Le voyagiste Tui fait l'objet d'un examen minutieux après la mort d'une fillette britannique d'un an, Ariella Mann, survenue en janvier des suites d'une infection à E. coli contractée lors d'un séjour à l'hôtel cinq étoiles Jaz Makadi Aquaviva à Hurghada, en Égypte. La famille a réservé un circuit tout compris de deux semaines auprès de l'opérateur, et la petite est tombée malade au cours du séjour.

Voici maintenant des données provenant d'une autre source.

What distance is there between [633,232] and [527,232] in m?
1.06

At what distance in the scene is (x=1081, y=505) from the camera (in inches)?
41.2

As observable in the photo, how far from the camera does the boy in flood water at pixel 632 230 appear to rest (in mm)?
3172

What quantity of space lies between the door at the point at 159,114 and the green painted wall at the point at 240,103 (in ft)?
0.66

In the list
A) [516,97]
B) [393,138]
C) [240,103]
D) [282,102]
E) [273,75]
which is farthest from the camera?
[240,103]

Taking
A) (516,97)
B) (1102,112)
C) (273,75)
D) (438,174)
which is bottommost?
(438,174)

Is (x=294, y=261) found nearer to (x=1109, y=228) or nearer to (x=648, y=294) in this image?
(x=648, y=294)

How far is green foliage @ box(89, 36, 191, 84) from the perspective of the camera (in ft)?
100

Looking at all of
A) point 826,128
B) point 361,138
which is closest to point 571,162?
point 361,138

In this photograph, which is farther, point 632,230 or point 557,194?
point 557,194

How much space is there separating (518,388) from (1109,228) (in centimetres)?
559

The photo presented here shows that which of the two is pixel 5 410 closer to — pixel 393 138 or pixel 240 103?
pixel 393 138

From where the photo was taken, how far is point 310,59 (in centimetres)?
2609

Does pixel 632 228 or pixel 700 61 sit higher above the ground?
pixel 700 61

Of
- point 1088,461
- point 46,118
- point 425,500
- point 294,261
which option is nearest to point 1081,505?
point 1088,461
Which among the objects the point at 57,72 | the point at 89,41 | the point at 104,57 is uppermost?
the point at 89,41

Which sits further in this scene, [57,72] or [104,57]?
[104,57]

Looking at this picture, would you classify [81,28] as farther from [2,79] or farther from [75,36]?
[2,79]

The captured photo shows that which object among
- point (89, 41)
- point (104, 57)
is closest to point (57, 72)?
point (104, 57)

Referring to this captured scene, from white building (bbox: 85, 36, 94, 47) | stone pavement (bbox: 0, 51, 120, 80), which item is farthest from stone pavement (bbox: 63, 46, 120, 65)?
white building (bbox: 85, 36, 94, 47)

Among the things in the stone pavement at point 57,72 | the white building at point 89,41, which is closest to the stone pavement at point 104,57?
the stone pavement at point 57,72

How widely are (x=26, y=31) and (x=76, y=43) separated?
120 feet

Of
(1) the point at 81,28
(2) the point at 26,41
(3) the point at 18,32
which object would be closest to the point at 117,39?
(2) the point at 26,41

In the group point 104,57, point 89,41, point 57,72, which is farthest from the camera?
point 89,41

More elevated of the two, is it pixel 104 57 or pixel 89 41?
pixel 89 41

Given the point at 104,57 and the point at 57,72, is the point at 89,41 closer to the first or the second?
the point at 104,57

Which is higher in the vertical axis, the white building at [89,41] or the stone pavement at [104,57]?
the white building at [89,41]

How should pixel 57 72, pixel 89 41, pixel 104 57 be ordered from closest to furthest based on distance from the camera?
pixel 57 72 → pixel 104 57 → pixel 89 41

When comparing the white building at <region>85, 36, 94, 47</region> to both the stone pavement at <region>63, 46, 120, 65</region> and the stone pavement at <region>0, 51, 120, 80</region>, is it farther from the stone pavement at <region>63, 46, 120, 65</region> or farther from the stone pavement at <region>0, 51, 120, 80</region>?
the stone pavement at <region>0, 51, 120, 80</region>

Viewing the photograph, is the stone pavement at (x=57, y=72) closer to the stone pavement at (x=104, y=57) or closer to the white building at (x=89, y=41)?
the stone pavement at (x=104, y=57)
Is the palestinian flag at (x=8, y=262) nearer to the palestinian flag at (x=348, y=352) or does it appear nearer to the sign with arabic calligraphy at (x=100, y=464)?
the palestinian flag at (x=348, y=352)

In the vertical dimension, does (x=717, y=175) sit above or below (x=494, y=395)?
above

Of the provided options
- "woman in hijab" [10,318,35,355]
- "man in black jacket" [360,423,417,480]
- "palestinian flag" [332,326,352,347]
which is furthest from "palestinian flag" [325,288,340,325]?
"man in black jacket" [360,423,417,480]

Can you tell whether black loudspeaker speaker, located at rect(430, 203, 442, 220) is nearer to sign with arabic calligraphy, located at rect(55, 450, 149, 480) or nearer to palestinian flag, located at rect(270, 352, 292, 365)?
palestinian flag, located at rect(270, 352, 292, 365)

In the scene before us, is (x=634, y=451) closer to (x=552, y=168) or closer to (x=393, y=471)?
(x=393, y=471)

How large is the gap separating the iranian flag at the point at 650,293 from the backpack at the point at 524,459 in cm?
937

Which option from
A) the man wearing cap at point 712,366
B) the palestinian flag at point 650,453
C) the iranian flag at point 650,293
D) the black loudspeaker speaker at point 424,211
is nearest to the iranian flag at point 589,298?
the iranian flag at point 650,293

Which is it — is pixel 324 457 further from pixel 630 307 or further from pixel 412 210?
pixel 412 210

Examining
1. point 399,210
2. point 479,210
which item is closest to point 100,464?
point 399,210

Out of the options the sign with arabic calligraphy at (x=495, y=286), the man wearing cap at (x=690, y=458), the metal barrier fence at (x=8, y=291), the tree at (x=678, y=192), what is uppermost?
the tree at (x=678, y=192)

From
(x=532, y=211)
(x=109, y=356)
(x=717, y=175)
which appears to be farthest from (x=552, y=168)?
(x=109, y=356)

Ariella a été diagnostiquée d'un syndrome hémolytique et urémique (SHU), une affection rénale rare qui peut entraîner une insuffisance rénale, des lésions cérébrales et la mort. Sa mère, Jade Oakes, 34 ans, a déclaré être « dégoûtée » de n'avoir pas été informée des précédents cas de contamination à E. coli liés à cet hôtel avant d'effectuer la réservation. « Si nous avions été au courant des autres cas, jamais je n'aurais emmené mon enfant là-bas », a-t-elle affirmé.
Deux autres enfants gravement atteints
Le décès d'Ariella intervient quatre mois après qu'un garçon de six ans a été admis en soins intensifs, et dix-huit mois après qu'une fillette de deux ans a été héliportée vers un hôpital de Londres et placée dans un coma artificiel. Les deux enfants avaient également séjourné au Jaz Makadi Aquaviva lors de vacances organisées par Tui et ont été diagnostiqués du même syndrome hémolytique et urémique.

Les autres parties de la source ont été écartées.